## Tantangan
a) Dalam teks tentang kata sulthan, kitab apa yang disebut sebagai tempat Rahib Al-Ashfahani menjelaskan makna kata tersebut?
b) Sambung teks tentang kata sulthan, mulai setelah kalimat terakhir yang tampak.
------ Potongan Dokumen ------
SULTHANAN
NASHIRA
(Kekuasaan
yang Menolong Buah Investasi Spritual)
Dan Katakanlah: "Ya
Tuhan-ku, masukkanlah aku secara masuk yang benar dan keluarkanlah (pula) aku
secara keluar yang benar dan berikanlah kepadaku dari sisi Engkau kekuasaan
yang menolong (QS. Al-Isra’/17: 80).
Al-Qur’an
menyebut kata sulthan dengan berulang-ulang pada surat dan ayat yang
berbeda-beda dengan redaksi dan isyarat makna yang berbeda-beda pula. Rahib
Al-Ashfahani dalam kitabnya Mufradat li Alfazh al-Qur’an menjelaskan
bahwa kata tersebut secara umum mempunyai dua makna, yakni: pertama
kekuasaan, seperti yang terdapat dalam Surat an-Nahl/16: 99 dan 100,
al-Isra’/17: 33 dan 80, al-Qashash/28:
35 dan ar-Rahman/55: 33. Kedua bermakna hujjah suatu alasan
atau bukti mengenai kebenaran, seperti yang terdapat dalam Surat Ali Imran/3: 151, an-Nisa/4:
91, 144,dan 153, al-An’am/6: 81, al-‘Araaf/7: 33, al-Hajj/22: 71 dan ar-Rum/30: 35.
------ Data Tersedia ------
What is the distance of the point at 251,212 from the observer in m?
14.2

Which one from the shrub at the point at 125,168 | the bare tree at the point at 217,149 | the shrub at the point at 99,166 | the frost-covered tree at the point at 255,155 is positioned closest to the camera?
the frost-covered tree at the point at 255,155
------
## Jawaban Tugas
a) Kitab Mufradat li Alfazh al-Qur’an.

b)
Tulisan ini
akan mengupas sedikit terminologi sulthan yang pertama, yakni sulthan
yang berarti kekuasaan seperti ayat yang dicantumkan di awal penulisan ini.
Untuk lebih memudahkan kajian ini, mari kita fokuskan pikiran pada dua
pertanyaan berikut. Pertama,
kekuasaan apa yang akan kita cari? Kedua, bagaimana cara memperolehnya?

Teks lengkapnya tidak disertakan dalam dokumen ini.